Your instructions →
Repeat the data below in full and exactly.

Segment Start: Given records

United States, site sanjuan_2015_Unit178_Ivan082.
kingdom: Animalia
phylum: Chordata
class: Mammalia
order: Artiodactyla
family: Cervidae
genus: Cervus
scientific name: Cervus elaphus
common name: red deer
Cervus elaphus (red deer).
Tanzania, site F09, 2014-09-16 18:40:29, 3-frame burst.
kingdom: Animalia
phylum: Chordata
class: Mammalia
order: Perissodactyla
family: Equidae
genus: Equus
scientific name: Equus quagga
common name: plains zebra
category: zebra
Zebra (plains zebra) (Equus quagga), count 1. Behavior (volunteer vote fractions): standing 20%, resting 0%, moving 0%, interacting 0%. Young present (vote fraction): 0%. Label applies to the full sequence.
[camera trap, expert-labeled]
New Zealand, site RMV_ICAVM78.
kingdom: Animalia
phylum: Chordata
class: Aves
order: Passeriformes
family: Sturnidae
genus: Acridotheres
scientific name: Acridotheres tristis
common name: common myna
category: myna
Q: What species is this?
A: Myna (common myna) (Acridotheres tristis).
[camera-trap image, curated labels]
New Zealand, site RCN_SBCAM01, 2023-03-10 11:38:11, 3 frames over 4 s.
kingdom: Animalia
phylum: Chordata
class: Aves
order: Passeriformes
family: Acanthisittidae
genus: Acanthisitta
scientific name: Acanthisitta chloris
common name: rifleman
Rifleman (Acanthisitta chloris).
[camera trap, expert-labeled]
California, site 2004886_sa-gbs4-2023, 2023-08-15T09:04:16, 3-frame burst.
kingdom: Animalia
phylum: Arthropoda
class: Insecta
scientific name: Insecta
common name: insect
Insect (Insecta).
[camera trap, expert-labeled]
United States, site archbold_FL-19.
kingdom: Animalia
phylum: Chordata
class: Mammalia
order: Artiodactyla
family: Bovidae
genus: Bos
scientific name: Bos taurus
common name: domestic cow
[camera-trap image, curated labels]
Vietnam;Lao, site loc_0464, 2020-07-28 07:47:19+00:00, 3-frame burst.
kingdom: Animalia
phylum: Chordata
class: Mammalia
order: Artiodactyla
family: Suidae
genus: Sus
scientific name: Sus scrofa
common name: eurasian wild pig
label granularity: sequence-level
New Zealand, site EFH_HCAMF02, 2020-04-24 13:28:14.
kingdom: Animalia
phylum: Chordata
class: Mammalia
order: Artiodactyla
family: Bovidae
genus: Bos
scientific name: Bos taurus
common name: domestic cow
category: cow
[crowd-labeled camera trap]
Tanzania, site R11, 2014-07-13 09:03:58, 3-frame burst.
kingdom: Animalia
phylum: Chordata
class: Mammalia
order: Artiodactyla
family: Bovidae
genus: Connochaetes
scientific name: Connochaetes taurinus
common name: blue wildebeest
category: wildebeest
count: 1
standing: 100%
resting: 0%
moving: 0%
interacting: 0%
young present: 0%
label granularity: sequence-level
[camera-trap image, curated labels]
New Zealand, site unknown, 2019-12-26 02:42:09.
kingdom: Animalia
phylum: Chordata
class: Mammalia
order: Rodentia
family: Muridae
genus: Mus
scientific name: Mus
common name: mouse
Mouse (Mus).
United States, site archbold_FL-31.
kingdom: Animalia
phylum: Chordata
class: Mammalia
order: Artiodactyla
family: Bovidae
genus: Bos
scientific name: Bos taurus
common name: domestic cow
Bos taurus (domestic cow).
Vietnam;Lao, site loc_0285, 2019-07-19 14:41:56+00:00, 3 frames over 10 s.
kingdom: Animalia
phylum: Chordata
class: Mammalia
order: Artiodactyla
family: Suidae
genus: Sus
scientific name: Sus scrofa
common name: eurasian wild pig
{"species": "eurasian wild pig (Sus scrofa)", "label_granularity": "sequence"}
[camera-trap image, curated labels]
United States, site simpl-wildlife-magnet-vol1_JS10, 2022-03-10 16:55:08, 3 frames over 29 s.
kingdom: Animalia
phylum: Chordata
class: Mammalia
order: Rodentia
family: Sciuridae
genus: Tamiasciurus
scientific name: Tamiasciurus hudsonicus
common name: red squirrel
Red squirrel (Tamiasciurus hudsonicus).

Segment End: Given records

Answer box →
United States, site sanjuan_2015_Unit178_Ivan082.
kingdom: Animalia
phylum: Chordata
class: Mammalia
order: Artiodactyla
family: Cervidae
genus: Cervus
scientific name: Cervus elaphus
common name: red deer
Cervus elaphus (red deer).
Tanzania, site F09, 2014-09-16 18:40:29, 3-frame burst.
kingdom: Animalia
phylum: Chordata
class: Mammalia
order: Perissodactyla
family: Equidae
genus: Equus
scientific name: Equus quagga
common name: plains zebra
category: zebra
Zebra (plains zebra) (Equus quagga), count 1. Behavior (volunteer vote fractions): standing 20%, resting 0%, moving 0%, interacting 0%. Young present (vote fraction): 0%. Label applies to the full sequence.
[camera trap, expert-labeled]
New Zealand, site RMV_ICAVM78.
kingdom: Animalia
phylum: Chordata
class: Aves
order: Passeriformes
family: Sturnidae
genus: Acridotheres
scientific name: Acridotheres tristis
common name: common myna
category: myna
Q: What species is this?
A: Myna (common myna) (Acridotheres tristis).
[camera-trap image, curated labels]
New Zealand, site RCN_SBCAM01, 2023-03-10 11:38:11, 3 frames over 4 s.
kingdom: Animalia
phylum: Chordata
class: Aves
order: Passeriformes
family: Acanthisittidae
genus: Acanthisitta
scientific name: Acanthisitta chloris
common name: rifleman
Rifleman (Acanthisitta chloris).
[camera trap, expert-labeled]
California, site 2004886_sa-gbs4-2023, 2023-08-15T09:04:16, 3-frame burst.
kingdom: Animalia
phylum: Arthropoda
class: Insecta
scientific name: Insecta
common name: insect
Insect (Insecta).
[camera trap, expert-labeled]
United States, site archbold_FL-19.
kingdom: Animalia
phylum: Chordata
class: Mammalia
order: Artiodactyla
family: Bovidae
genus: Bos
scientific name: Bos taurus
common name: domestic cow
[camera-trap image, curated labels]
Vietnam;Lao, site loc_0464, 2020-07-28 07:47:19+00:00, 3-frame burst.
kingdom: Animalia
phylum: Chordata
class: Mammalia
order: Artiodactyla
family: Suidae
genus: Sus
scientific name: Sus scrofa
common name: eurasian wild pig
label granularity: sequence-level
New Zealand, site EFH_HCAMF02, 2020-04-24 13:28:14.
kingdom: Animalia
phylum: Chordata
class: Mammalia
order: Artiodactyla
family: Bovidae
genus: Bos
scientific name: Bos taurus
common name: domestic cow
category: cow
[crowd-labeled camera trap]
Tanzania, site R11, 2014-07-13 09:03:58, 3-frame burst.
kingdom: Animalia
phylum: Chordata
class: Mammalia
order: Artiodactyla
family: Bovidae
genus: Connochaetes
scientific name: Connochaetes taurinus
common name: blue wildebeest
category: wildebeest
count: 1
standing: 100%
resting: 0%
moving: 0%
interacting: 0%
young present: 0%
label granularity: sequence-level
[camera-trap image, curated labels]
New Zealand, site unknown, 2019-12-26 02:42:09.
kingdom: Animalia
phylum: Chordata
class: Mammalia
order: Rodentia
family: Muridae
genus: Mus
scientific name: Mus
common name: mouse
Mouse (Mus).
United States, site archbold_FL-31.
kingdom: Animalia
phylum: Chordata
class: Mammalia
order: Artiodactyla
family: Bovidae
genus: Bos
scientific name: Bos taurus
common name: domestic cow
Bos taurus (domestic cow).
Vietnam;Lao, site loc_0285, 2019-07-19 14:41:56+00:00, 3 frames over 10 s.
kingdom: Animalia
phylum: Chordata
class: Mammalia
order: Artiodactyla
family: Suidae
genus: Sus
scientific name: Sus scrofa
common name: eurasian wild pig
{"species": "eurasian wild pig (Sus scrofa)", "label_granularity": "sequence"}
[camera-trap image, curated labels]
United States, site simpl-wildlife-magnet-vol1_JS10, 2022-03-10 16:55:08, 3 frames over 29 s.
kingdom: Animalia
phylum: Chordata
class: Mammalia
order: Rodentia
family: Sciuridae
genus: Tamiasciurus
scientific name: Tamiasciurus hudsonicus
common name: red squirrel
Red squirrel (Tamiasciurus hudsonicus).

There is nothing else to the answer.